Todavía recuerdo estar leyendo la sinopsis mientras esperaba a que se alzara el telón, y hasta la fecha no he sido capaz de saber si el libreto estaba escrito en serio o no. Vamos a ver… se desarrollaba al final de la época victoriana, y los principales personajes eran Sarah Stampe, la apasionada administradora de correos, Walter Partridge, el guardabosques saturnino, y el hijo del terrateniente, cuyo nombre no recuerdo. Es la historia del eterno triángulo, complicado por el temor de los campesinos al cambio —en este caso, el nuevo sistema telegráfico, que según las viejas del lugar afectaría a la leche de las vacas y traería problemas en la época de reproducirse las ovejas—.

Pasando por alto los adornos, era el típico drama de celos operísticos. El hijo del terrateniente no quiere emparentarse con la Oficina de Correos, y el guardabosques, enloquecido por la negativa, se dispone a vengarse.

La tragedia alcanza su terrible punto culminante cuando la pobre Sarah, estrangulada con cordón de empaquetar, es hallada en una saca de correo en el Departamento de Cartas Perdidas. Los habitantes del pueblo cuelgan a Partridge del poste de telégrafos más cercano, con el consiguiente disgusto de los celadores. Tenía que cantar un aria mientras le colgaban:
éso
es algo que me duele haber perdido.

El hijo del terrateniente se da a la bebida, o se marcha a las colonias, o ambas cosas a la vez, y eso es todo.

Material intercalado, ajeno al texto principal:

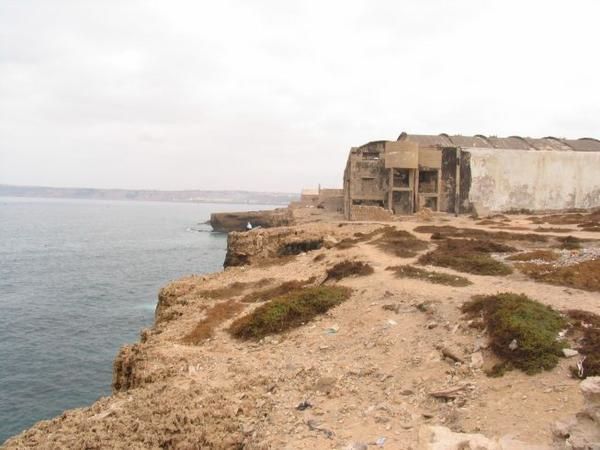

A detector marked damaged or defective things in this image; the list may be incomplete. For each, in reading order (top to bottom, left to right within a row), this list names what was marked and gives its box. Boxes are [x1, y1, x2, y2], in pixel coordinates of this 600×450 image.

rusted structure [344, 132, 600, 220]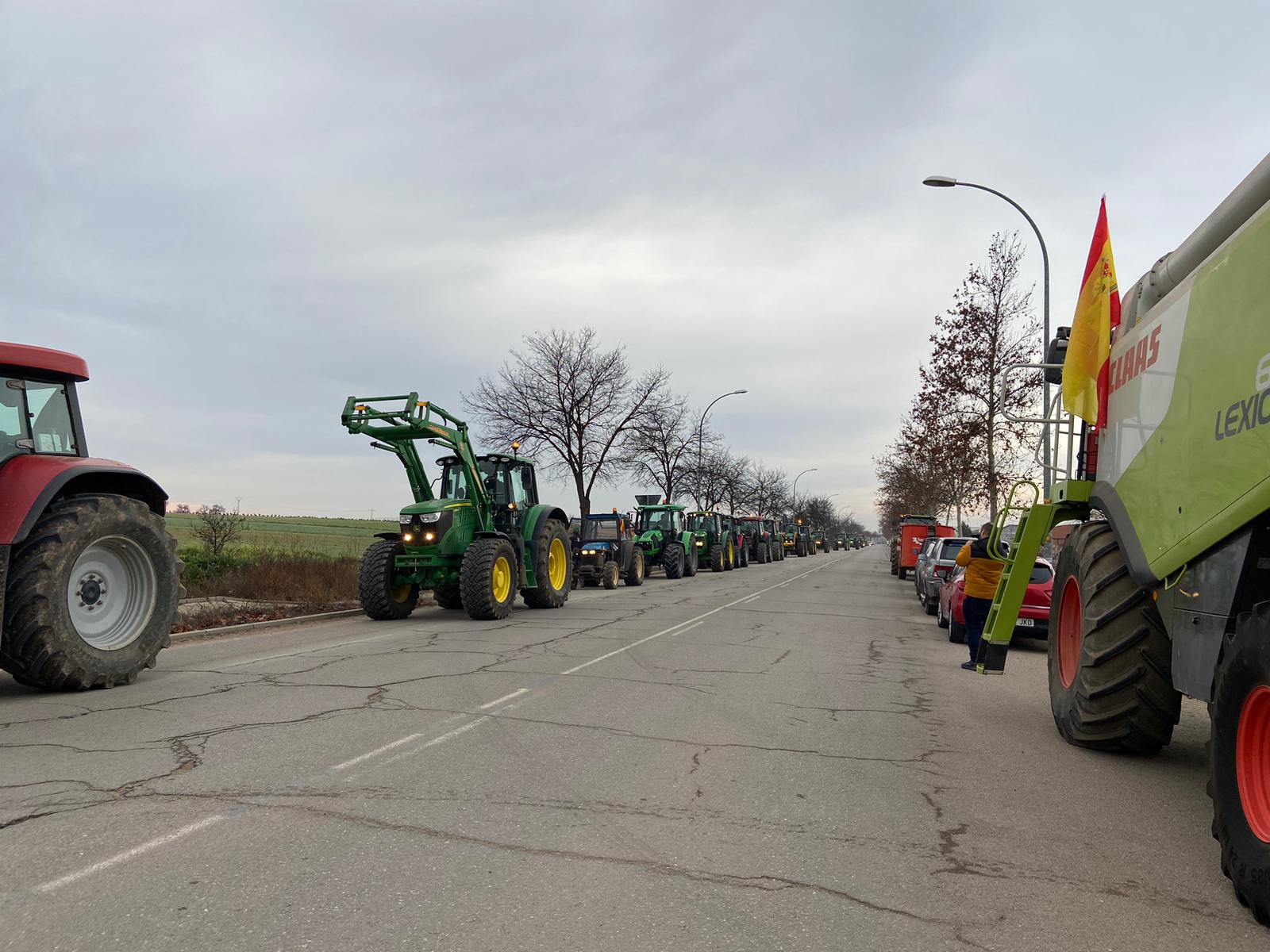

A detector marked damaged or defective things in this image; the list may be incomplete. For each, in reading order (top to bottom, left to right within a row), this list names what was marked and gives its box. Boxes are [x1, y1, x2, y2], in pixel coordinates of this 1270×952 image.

cracked asphalt road [0, 546, 1264, 946]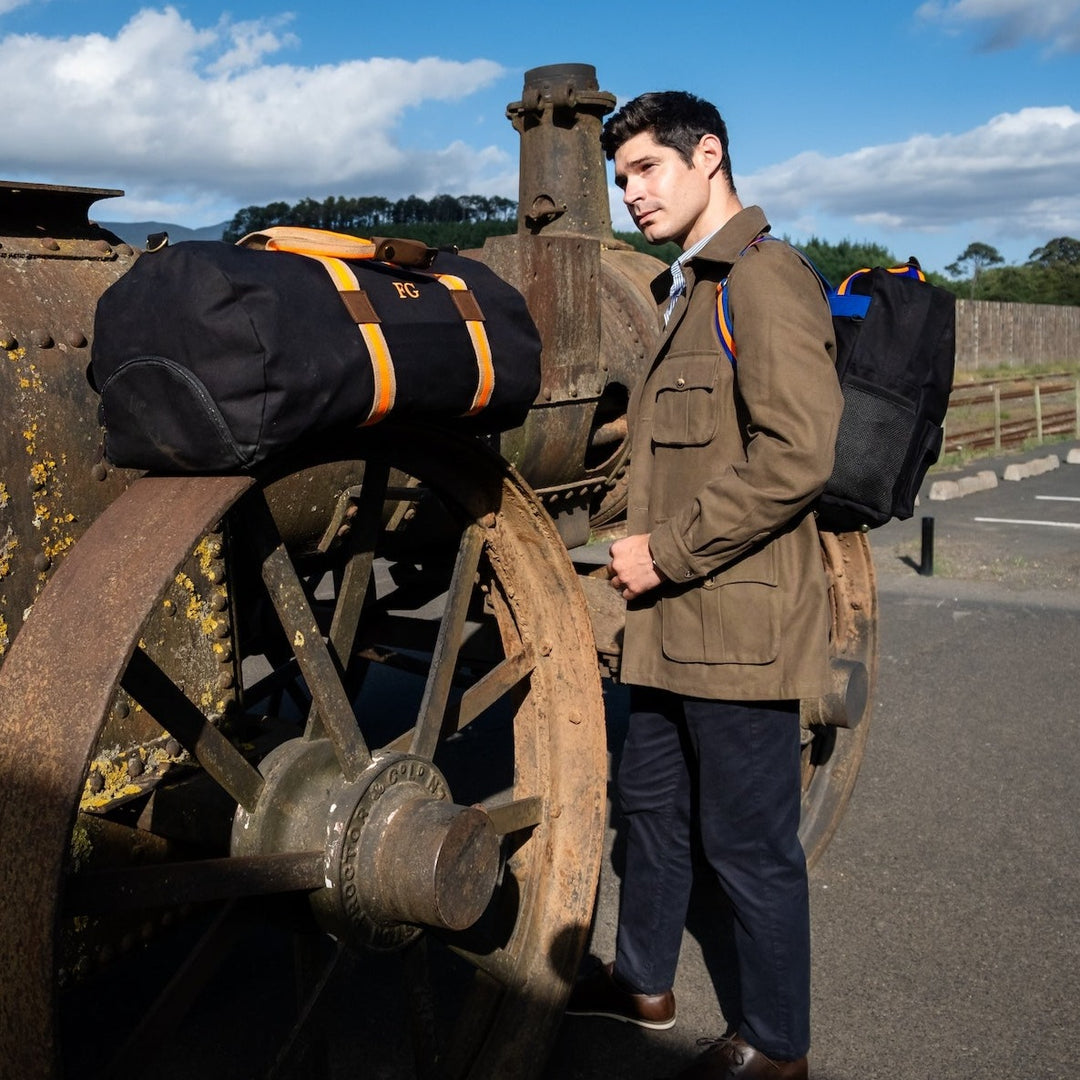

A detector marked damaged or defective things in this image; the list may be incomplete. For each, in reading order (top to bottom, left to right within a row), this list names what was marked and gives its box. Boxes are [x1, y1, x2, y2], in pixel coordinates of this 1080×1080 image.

rusty iron wheel [0, 426, 608, 1080]
rusty iron wheel [800, 532, 876, 868]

Seguro que estarán ustedes preguntándose a qué viene esta disquisición: les pido que me escuchen un momento. El hecho es que mientras ensayaban esta historia de celos sintéticos, tras los bastidores se desarrollaba una tragedia real. La joven que desempeñaba el papel de Sarah Stampe había rechazado a Kendall, el amigo de Fenton. No creo que fuera una persona particularmente vengativa, pero lo cierto es que vio una oportunidad única para vengarse. Hay que reconocer que la vida de estudiante favorece cierta irresponsabilidad, y en idénticas circunstancias, ¿cuántos de nosotros habrían dejado escapar semejante oportunidad?

Veo que empiezan a entender. Pero el auditorio no tenía la menor sospecha de lo que ocurría cuando comenzó la obertura.

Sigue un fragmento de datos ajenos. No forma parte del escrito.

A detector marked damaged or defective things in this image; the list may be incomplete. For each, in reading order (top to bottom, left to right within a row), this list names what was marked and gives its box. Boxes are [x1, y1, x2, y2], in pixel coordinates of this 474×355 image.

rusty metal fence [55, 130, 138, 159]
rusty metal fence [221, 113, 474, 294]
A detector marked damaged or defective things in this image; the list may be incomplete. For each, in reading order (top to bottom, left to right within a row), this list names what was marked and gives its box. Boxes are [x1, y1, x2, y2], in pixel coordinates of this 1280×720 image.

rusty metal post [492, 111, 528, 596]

La concurrencia era de lo más distinguida: todo el mundo había acudido, incluso el Rector. Se veían decanos y profesores por todas partes; nunca llegué a descubrir cómo habían conseguido que acudiera tanta gente. Ahora que lo pienso, no recuerdo ni siquiera por qué estaba yo allí.

La obertura acabó entre aplausos y algún que otro silbido por parte de los más ruidosos. Quizá sea injusto; en realidad ellos eran los más melodiosos. Entonces se alzó el telón. La escena se desarrollaba en la plaza del pueblo de Doddering Sloughleigh, alrededor de 1860. Aparece la heroína, leyendo el correo de la mañana. Encuentra una carta dirigida al joven terrateniente y rápidamente se lanza a cantar.

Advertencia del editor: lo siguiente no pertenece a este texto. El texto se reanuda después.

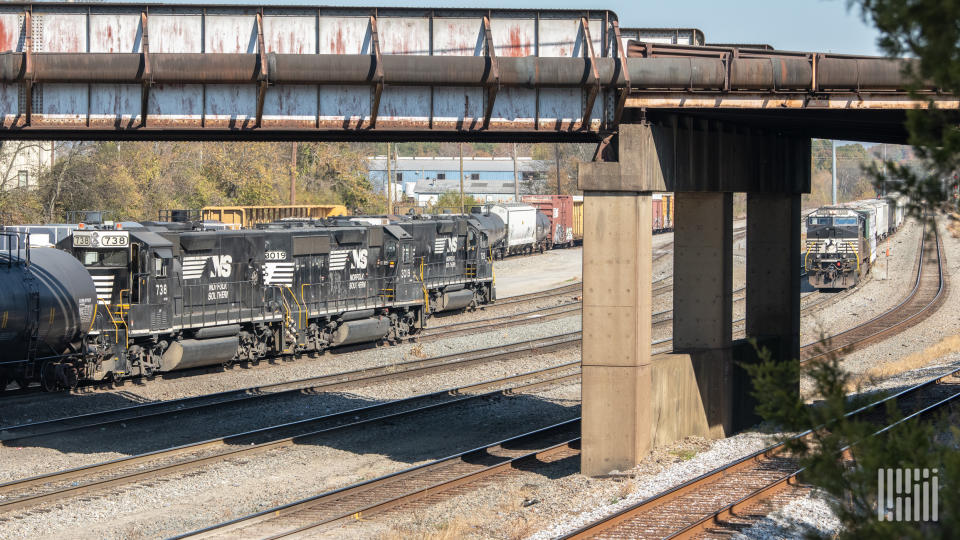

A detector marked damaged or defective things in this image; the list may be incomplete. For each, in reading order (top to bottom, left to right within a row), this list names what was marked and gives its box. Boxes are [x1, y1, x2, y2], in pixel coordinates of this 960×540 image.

rusty overhead bridge [0, 3, 944, 142]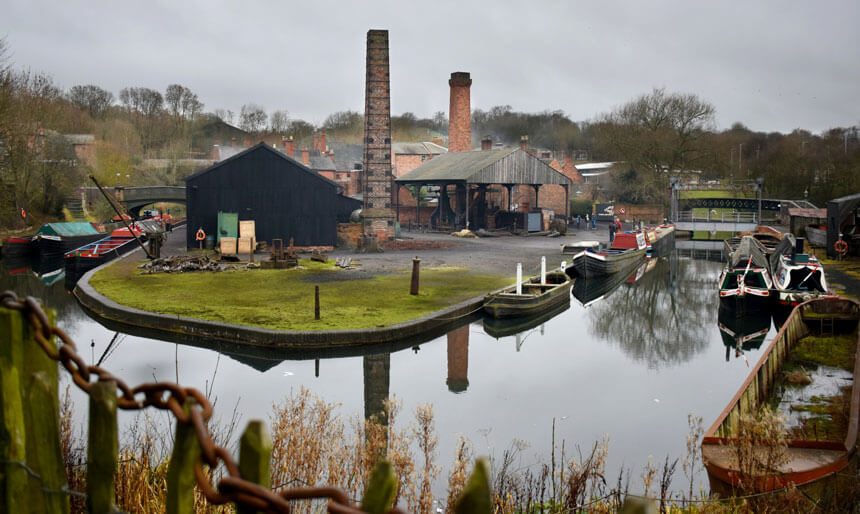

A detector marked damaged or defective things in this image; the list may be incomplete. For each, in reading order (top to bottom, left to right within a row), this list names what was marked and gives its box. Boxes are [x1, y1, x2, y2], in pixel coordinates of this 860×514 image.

rusty anchor chain [0, 290, 386, 510]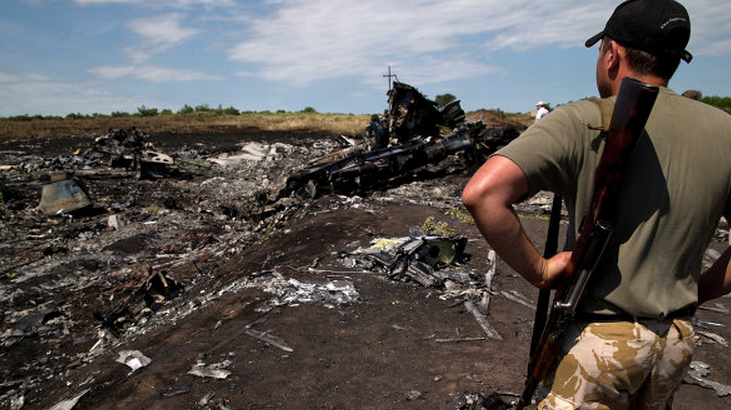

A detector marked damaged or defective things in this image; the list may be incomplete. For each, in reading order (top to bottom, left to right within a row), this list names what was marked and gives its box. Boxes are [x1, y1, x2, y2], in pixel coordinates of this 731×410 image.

El primer aria de Sarah no era tan mala como la obertura, pero sí muy aburrida. Afortunadamente, sólo tendríamos ocasión de escuchar las primeras notas…

No es necesario preocuparse de detalles sin importancia, tales como la forma en que Kendall convenció al pobre Fenton, si es que el inventor siquiera llegó a sospechar cómo se iba a utilizar su descubrimiento. La demostración fue muy convincente. Un silencio absoluto cubrió la sala, y Sarah Stampe se apagó de forma similar a un programa de televisión cuando se quita el sonido. El público quedó helado en sus asientos, mientras los labios de la cantante se movían sin producir sonido alguno. De repente, se dio cuenta de lo que ocurría y vimos cómo abría la boca intentando gritar. Huyó hacia los bastidores en medio de una lluvia de cartas.